We are not born with a set of values and rules for living. We learn them from our parents and adults in our lives. We learn by what they say but mostly by what they do or don’t do. We’ll call these family Values. Family values refers to the set of principles and behaviors under which a family functions. They are
ideas, beliefs and behaviors about what’s important, what’s right and what’s not okay for being in the world. Each family has a different set of values that are meaningful to them.
If you could take a personal inventory, would you find honesty, trustworthiness, courage, responsibility, empathy, loving kindness, friendliness, helpfulness, patience, persistence or would it be the opposite of these things?
Our family values are a reflection of who we are and how we teach the next generation. When we speak and live those values, our children learn to do the same. They learn to express themselves, to solve problems, to learn from their mistakes, and to develop skills that lead to building fulfilling lives.
Teaching our children a lesson or two about respect is one thing, but making sure we are listening to our children is an entirely different subject, and one of paramount importance.

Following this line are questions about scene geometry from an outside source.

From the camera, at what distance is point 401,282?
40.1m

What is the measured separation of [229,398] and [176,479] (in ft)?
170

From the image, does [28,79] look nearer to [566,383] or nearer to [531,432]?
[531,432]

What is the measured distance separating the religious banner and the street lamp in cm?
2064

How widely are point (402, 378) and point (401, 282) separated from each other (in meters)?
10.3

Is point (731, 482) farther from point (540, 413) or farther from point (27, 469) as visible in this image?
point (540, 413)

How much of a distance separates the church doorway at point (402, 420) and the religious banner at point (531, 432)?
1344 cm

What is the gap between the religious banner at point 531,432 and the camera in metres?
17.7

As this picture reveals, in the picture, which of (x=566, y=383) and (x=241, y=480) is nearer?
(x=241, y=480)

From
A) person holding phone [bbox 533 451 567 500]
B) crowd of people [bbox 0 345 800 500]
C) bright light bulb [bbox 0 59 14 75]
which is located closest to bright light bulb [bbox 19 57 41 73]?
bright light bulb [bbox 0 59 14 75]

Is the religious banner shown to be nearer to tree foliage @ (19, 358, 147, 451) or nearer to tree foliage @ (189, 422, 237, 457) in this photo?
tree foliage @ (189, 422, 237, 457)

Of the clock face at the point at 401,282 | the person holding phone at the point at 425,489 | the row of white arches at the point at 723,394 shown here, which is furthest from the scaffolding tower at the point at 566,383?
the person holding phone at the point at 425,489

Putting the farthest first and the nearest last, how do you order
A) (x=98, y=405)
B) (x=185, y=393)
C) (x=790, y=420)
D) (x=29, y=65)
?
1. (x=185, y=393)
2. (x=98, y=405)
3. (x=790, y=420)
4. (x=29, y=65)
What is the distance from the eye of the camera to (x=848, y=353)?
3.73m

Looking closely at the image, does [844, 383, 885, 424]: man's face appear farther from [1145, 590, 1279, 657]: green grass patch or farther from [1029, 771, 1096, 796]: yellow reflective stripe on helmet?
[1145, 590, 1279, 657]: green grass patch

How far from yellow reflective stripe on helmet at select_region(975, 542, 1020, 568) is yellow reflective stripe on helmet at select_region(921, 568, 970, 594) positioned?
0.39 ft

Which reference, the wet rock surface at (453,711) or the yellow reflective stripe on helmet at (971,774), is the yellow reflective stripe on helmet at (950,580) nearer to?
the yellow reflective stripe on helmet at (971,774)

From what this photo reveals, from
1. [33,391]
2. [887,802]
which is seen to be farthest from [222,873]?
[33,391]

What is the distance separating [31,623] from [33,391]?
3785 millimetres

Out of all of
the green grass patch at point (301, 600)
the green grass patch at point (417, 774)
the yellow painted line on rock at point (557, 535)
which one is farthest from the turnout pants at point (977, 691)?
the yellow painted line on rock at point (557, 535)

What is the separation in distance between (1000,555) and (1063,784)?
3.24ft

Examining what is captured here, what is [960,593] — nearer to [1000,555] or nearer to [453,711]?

To teach loyalty, we must demonstrate to our children that we are with them through triumph and struggles. To promote curiosity and different ways of learning, we must encourage and provide opportunities for discovery. To develop sociability, we must teach cooperation, listen to their ideas without blaming, shaming or condemning ideas that’s different from ours. To develop resilience, we must allow them to meet challenges, make mistakes, experience failures and garner the wear-with-all to make the necessary repairs. We must hold them accountable for their actions so they can learn to make amends for the mistakes they cast toward others. We forgive them when they wrong us so they can learn to forgive others who wrong them. We struggle to make our best decisions, achieve our goals and solve problems and seek help when don’t have the answers. We do these things so they can learn that so much of life requires reflections and hard work. We help others in need to show our children how to make a difference in the world.
We laugh, we play and have fun and, we have dreams of our own that we are working to realize. Our children need to know that we are human being who have needs of our own and who are growing and imperfect.
What’s A Person To Do?
1. Take an inventory of your personal values. It’s okay to put them in writing.
2. Make every effort to live those values everyday.
3. Respond to others with kindness, empathy and gratitude.
4. Access to discover if your words and behaviors are consistent.
Because children are more likely to do what we do rather than what we tell them to do.
When we put these values into everyday action, we help create a healthy learning environment for our children and our whole family. This allows our children to learn to chart their own course through the life they create for themselves. This way our own stories that abound are therefore in the making.